* _Work order_: Repeat the listing word for word, but skip any pictures.
***** Dataset excerpt
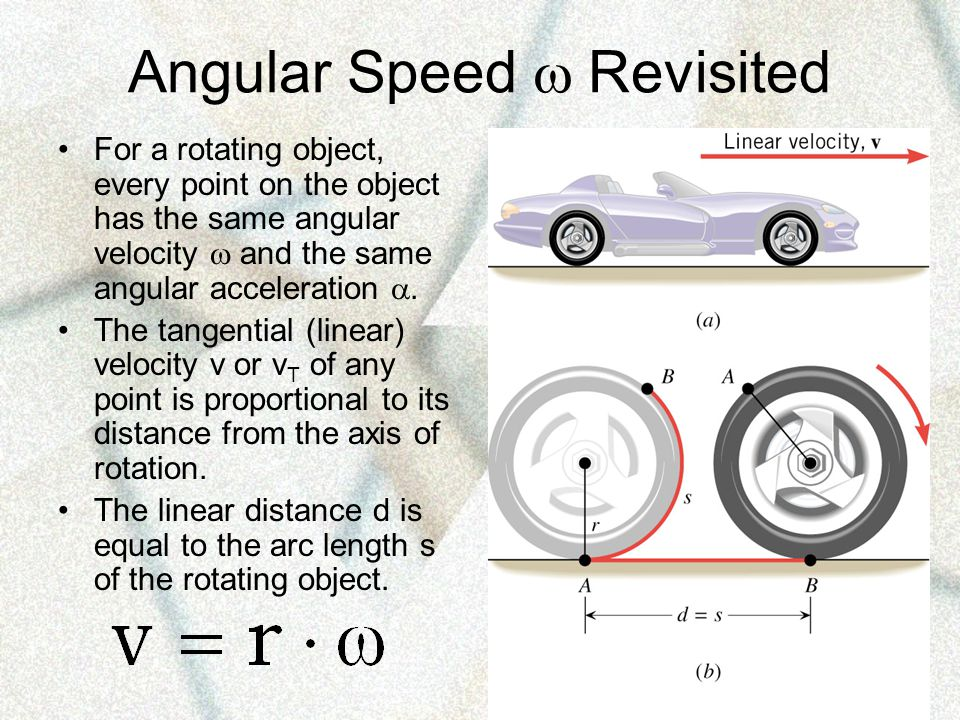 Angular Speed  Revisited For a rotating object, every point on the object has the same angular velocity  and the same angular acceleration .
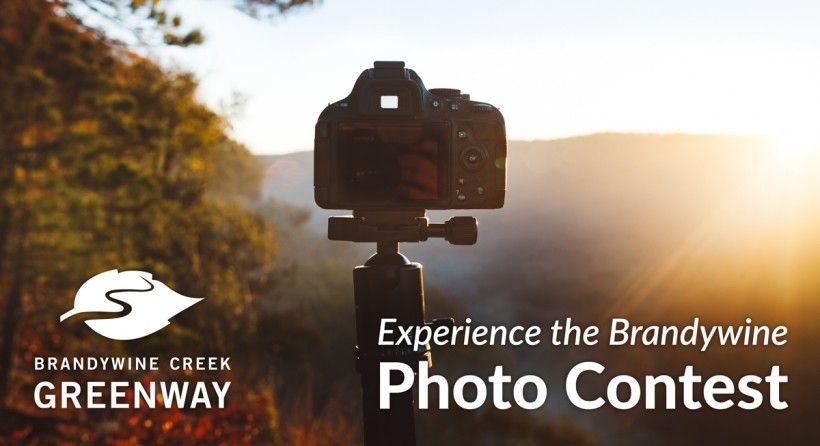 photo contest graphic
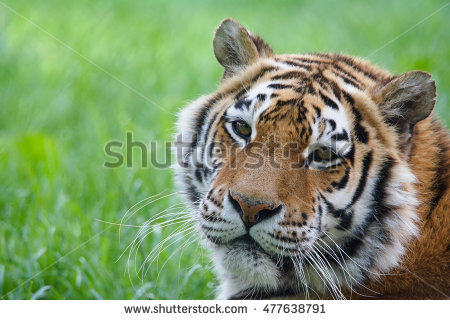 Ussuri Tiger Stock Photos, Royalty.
**********
* _Your response_:
 Angular Speed  Revisited For a rotating object, every point on the object has the same angular velocity  and the same angular acceleration .
 photo contest graphic
 Ussuri Tiger Stock Photos, Royalty.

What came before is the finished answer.